Signaling Mechanisms Regulating T Cell Diversity and Function
T cells play a vital role mediating adaptive immunity, a specific acquired resistance to an infectious agent produced by the introduction of an antigen. There are a variety of T cell types with different functions. They are called T cells, because they are derived from the thymus gland. This volume discusses how T cells are regulated through the operation of signaling mechanisms. Topics covered include positive and negative selection, early events in T cell receptor engagement, and various T cell subsets.
Table of Contents
T cell origins, interactions and roles in adaptive immunity. Mechanisms regulating progression through DN stages. Positive selection. Negative selection. ThPok in cd4/cd8 selection. Directing cells into Gamma/Delta variants. Tregs. iNKT. Early events in T cell receptor engagement. T cell engagement and the Immunological Synapse. Orai1-mediated Ca2+ entry and T cell activation. Transcriptional mechanisms modulating Ca2+ signals during T cell activation. IFNs and Differentiation to Th1 cells.

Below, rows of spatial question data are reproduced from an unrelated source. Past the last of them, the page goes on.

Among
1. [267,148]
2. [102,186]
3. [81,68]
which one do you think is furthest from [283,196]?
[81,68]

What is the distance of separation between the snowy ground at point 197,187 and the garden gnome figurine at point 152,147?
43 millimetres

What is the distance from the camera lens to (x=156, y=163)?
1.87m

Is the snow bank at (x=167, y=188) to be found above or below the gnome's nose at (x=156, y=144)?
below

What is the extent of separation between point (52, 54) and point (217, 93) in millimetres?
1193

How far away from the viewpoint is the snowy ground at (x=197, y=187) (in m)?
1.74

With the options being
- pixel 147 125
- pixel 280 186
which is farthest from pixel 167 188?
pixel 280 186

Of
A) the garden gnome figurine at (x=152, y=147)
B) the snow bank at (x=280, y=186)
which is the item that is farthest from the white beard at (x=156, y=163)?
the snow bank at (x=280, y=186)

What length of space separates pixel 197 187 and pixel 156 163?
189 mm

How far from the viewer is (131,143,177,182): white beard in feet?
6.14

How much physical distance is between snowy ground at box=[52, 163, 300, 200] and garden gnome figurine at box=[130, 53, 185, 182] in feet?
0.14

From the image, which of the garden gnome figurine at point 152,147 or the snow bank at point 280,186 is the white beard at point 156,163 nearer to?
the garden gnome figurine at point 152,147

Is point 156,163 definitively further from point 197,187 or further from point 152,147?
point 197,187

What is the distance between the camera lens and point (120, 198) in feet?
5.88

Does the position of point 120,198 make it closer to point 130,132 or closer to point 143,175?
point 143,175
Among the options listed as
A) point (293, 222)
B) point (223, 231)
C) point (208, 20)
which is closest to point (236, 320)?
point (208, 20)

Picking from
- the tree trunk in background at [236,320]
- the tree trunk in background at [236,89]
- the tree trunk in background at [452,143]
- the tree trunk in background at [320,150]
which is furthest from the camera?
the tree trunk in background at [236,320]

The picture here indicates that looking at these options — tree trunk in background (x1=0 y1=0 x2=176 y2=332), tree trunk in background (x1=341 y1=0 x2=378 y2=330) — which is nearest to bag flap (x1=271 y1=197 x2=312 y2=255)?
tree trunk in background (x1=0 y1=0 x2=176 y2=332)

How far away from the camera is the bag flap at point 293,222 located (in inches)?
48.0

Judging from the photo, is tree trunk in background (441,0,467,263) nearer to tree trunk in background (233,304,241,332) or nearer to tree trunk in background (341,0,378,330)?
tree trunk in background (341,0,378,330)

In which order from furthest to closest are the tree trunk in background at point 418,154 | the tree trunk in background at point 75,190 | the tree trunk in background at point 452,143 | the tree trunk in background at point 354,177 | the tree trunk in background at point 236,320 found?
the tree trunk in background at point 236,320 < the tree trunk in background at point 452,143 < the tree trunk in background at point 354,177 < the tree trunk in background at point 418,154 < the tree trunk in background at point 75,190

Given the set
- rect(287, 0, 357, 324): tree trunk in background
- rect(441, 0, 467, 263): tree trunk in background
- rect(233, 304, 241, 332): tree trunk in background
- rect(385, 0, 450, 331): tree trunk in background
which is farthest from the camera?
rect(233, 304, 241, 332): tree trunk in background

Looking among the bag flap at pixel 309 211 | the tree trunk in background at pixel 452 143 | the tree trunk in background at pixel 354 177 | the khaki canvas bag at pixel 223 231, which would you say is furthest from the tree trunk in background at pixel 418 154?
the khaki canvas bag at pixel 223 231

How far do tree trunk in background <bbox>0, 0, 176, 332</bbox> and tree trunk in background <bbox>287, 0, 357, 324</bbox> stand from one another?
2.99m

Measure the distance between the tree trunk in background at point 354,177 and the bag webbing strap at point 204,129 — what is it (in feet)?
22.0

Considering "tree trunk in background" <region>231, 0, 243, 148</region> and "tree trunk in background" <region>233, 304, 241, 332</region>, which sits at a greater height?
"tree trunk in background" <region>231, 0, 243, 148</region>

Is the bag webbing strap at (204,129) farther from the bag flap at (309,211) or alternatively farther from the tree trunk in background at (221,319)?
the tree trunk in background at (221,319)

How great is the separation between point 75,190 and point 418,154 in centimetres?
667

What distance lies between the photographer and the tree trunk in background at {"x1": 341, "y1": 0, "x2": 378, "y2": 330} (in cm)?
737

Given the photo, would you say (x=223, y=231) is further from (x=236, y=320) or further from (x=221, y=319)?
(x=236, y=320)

Jonathan Soboloff is a Professor in the Fels Institute for Cancer Research and Molecular Biology at Temple University in Philadelphia, Pennsylvania. He received his BS from University of Waterloo, Waterloo, Canada, in 1992, and his PhD from the University of Ottawa in 1998. He was a postdoctoral fellow in the Departments of Immunology (1998 to 2002) and Pathobiology & Laboratory Medicine (2002 to 2004) at the University of Toronto and a Research Associate in the Department of Biochemistry, University of Maryland 2004 to 2007. In 2007, he became an Assistant Professor in the Department of Biochemistry at Temple University. He was promoted to Associate Professor with tenure in 2013. In 2015, he transferred his primary affiliation to his current position at the Fels Institute. Finally, in 2017, he was promoted to the rank of Full Professor with Tenure. Dr. Soboloff’s research interests focus primarily on understanding STIM-mediated Ca2+ signaling, particularly in the context of T cell development and activation. Dr. Soboloff’s contributions include many fundamental insights into the roles of STIM and Orai in store-operated Ca2+ signaling and defining alternative roles for STIM1 particularly in the context of T cell activation. Understanding how Ca2+ signals are translated into physiological and pathophysiological responses is a special interest of the lab which has also led to contributions in the areas of melanoma and bone physiology. Dr. Soboloff has completed over 60 publications and is an editorial board member of The Journal of Cellular Physiology, Cell Calcium and Clinical Sciences.
Dietmar Kappes, Ph.D, is a professor and director of the Fox Chase Cancer Center in Philadelphia, Pennsylvania, USA.